▶ CONSIGNES
1. Relevez tous les sigles distincts écrits en majuscules dans le texte sur TSAPI.
2. Prolongez le texte sur TSAPI à la suite de sa dernière phrase, dans le même ton.

▶ TEXTE SOURCE
__________________________________________________
TSAPI permet des choses qui n'étaient pas possibles avec les API
classiques, comme d'avoir plusieurs paires d'adresses IP entre les
machines qui communiquent, avec changement de la paire utilisée
pendant une connexion.
Un des intérêts de cette nouvelle API est de permettre aux
applications de fonctionner de manière plus déclarative et moins
impérative. Au lieu de sélectionner tel ou tel protocole précis,
l'application déclare ses exigences, et TSAPI se débrouillera pour
les lui fournir (section 3.1).
Bon, c'est bien joli, de vouloir que les applications ne
connaissent pas les protocoles (ce qui permet de les faire évoluer
plus facilement) mais, quand même, parfois, il existe des fonctions
très spécifiques d'un protocole particulier qu'il serait bien sympa
d'utiliser. La section 3.2 de notre RFC couvre donc cette
question. Par exemple, l'option User Timeout de
TCP
(RFC 5482) est bien pratique, même si elle est
spécifique à TCP. Donner accès à ces spécificités soulève toutefois
un problème : parfois, l'application souhaite une certaine fonction,
et peut donc s'en passer, et parfois elle l'exige et la connexion
doit échouer si elle n'est pas disponible pour un certain
protocole. L'API devra donc distinguer les deux cas.
__________________________________________________
▶ DONNÉES FOURNIES
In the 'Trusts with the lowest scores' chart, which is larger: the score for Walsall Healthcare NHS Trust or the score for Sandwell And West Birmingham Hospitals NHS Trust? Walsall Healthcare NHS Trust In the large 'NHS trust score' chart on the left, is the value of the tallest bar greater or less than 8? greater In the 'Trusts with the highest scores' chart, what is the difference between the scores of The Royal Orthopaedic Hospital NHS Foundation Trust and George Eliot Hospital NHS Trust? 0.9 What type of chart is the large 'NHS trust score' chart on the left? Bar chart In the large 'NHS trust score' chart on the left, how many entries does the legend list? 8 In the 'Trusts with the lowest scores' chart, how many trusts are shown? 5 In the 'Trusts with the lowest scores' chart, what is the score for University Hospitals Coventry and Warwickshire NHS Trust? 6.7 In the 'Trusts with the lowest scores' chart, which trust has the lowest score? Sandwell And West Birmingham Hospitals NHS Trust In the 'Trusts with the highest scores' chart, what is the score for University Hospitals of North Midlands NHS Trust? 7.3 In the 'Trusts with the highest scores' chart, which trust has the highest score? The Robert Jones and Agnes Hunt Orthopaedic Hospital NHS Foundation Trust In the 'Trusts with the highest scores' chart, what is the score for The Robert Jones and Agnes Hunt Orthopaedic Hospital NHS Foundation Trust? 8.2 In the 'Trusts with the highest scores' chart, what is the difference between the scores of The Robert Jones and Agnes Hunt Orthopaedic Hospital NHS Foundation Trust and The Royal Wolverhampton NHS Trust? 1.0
__________________________________________________
▶ RÉPONSES
1. TSAPI, API, IP, TCP, RFC

2.
Une fois que l'application a indiqué ses préférences et ses
exigences, l'API devra sélectionner un protocole de
transport. Parfois, plusieurs protocoles conviendront. Si
l'application demande juste un transport fiable d'une suite
d'octets, TCP, SCTP et
QUIC conviendront tous les trois (alors
qu'UDP serait exclu).
Comme rien n'est gratuit en ce bas monde, le progrès de
l'abstraction, et une relative indépendance de l'application par
rapport aux particularités des protocoles de transport, ont un
inconvénient : le système devient plus complexe. Les
développeureuses d'application lorsqu'il faut déboguer, et les
administrateurices système qui vont installer (et essuyer les
plâtres !) les applications vont avoir des difficultés
nouvelles. Des fonctions de déboguage devront donc être
intégrées. (Personnellement, je pense aussi à la nécessité que la
bibliothèque qui mette en œuvre TSAPI coopère au déboguage pour les
protocoles chiffrés, qui ne permettront pas tellement d'utiliser
Wireshark. Voir mon exposé à Capitole du
Libre.)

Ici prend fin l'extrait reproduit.